City projects eyed for remainder of $8 million fund

| March 8, 2007 11:00 PM

By BRENT SHRUM Western News Editor

Any money left over from an $8 million economic development grant the city of Libby received in 2000 should be put toward infrastructure needs such extension of sewer service to Cabinet Heights and a proposed downtown streetscape project, the city council's budget and finance committee is recommending.

The city received the grant for economic development and infrastructure through a federal appropriation obtained by former Sen. Conrad Burns. An independent advisory group called the Libby Area Development Co. was set up by the city to make recommendations on the use of the fund.

Grants and loans were provided for projects including development of the Memorial Center and the senior center in Troy, improvements at Turner Mountain and the Lincoln County Campus of Flathead Valley Community College, and expansion of the golf course at Cabinet View Country Club. Loans were made to businesses including Montana Float Co., Libby Woodworks and Kootenai Paving.

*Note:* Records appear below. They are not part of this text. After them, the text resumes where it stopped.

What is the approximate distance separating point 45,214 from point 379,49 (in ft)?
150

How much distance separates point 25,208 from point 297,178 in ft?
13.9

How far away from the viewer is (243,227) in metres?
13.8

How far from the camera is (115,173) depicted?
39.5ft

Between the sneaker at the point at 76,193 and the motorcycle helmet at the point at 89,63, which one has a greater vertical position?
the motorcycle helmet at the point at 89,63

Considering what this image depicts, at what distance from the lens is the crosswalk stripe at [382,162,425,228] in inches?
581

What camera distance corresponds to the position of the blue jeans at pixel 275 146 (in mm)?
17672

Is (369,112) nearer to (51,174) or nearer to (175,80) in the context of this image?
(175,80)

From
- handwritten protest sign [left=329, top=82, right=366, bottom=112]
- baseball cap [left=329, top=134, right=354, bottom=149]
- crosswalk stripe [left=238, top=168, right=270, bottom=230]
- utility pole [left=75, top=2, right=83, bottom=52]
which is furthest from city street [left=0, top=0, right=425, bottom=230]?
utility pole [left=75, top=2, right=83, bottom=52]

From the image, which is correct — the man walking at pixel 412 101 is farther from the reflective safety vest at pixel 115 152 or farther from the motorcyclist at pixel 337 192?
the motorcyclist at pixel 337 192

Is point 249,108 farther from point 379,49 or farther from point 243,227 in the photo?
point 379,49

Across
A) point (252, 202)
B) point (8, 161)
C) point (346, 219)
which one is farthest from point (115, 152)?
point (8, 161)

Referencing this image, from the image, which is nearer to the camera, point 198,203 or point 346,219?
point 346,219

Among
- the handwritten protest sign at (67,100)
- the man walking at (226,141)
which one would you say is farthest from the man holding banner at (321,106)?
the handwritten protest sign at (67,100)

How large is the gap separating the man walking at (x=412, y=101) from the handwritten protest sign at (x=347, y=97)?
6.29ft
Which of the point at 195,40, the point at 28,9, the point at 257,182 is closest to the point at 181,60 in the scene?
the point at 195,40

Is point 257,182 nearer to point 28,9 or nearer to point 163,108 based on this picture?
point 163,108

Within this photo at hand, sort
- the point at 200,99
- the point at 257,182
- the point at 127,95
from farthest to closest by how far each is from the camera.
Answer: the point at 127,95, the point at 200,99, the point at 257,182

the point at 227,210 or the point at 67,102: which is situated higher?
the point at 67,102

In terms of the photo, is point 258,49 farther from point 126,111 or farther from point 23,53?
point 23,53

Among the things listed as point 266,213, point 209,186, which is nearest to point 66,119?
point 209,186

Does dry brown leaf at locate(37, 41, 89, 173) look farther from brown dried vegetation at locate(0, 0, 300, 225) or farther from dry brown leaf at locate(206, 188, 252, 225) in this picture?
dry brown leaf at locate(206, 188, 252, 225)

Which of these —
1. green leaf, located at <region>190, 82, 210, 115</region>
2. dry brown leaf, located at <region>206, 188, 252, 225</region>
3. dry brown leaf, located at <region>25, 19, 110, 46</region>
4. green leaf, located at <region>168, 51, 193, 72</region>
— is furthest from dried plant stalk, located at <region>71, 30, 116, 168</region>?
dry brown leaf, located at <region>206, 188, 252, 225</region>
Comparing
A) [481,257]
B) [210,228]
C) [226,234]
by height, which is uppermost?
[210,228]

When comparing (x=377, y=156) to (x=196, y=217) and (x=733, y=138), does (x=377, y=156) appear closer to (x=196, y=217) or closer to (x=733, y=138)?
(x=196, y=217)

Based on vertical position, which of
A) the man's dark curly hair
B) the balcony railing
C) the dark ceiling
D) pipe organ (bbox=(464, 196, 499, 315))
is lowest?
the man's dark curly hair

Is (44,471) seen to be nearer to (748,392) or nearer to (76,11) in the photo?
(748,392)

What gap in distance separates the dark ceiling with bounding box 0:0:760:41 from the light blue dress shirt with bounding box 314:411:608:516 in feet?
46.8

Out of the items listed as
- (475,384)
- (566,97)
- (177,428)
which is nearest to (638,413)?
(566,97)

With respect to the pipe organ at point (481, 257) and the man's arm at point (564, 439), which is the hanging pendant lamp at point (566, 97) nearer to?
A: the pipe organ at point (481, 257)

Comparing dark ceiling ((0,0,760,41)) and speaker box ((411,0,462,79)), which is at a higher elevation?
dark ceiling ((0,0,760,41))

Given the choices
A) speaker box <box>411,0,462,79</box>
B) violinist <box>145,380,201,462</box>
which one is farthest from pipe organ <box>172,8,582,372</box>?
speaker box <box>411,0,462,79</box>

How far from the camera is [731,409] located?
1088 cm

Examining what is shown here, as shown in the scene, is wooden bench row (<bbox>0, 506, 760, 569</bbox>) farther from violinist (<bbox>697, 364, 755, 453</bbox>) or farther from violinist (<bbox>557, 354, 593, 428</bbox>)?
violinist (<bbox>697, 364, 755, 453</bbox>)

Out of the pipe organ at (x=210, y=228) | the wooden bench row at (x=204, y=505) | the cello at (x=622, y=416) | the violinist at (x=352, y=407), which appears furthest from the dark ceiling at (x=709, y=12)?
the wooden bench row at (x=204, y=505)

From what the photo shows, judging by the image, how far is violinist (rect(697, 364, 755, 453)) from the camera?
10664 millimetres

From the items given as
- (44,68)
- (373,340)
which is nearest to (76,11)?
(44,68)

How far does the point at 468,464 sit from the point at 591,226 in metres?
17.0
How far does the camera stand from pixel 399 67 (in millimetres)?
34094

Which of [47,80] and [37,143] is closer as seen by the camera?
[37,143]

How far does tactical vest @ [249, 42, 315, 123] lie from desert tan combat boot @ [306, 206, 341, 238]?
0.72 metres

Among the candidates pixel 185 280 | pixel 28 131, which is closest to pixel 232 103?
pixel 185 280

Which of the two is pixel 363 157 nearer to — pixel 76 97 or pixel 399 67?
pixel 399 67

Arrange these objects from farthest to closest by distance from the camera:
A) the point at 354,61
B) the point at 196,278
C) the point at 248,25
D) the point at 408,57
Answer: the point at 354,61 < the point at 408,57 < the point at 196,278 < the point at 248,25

The fund currently stands at around $700,000, although most of that money has been spoken for but not withdrawn. About $30,000 hasn't been committed, said Councilman Lee Bothman.

Some of the money that was loaned will return to the fund eventually. The largest loan was $1.5 million to Cabinet View Country Club. Repayment was tied to the sale of lots adjacent to the golf course. Development of those lots, which were recently annexed into the city, will depend in part on a project to extend sewer service to the area. The project is estimated at $2.5 to $3 million.

At Monday's council meeting, the budget and finance committee noted that project, along with the proposed streetscape project and the need to update and enlarge the sewer treatment plant, in making its recommendation for the use of the money remaining in or returning to the economic development fund. The money should be used in the form of loans and/or grants to the city to help fund such projects, the committee reported.

The council took no formal action on the committee's recommendation.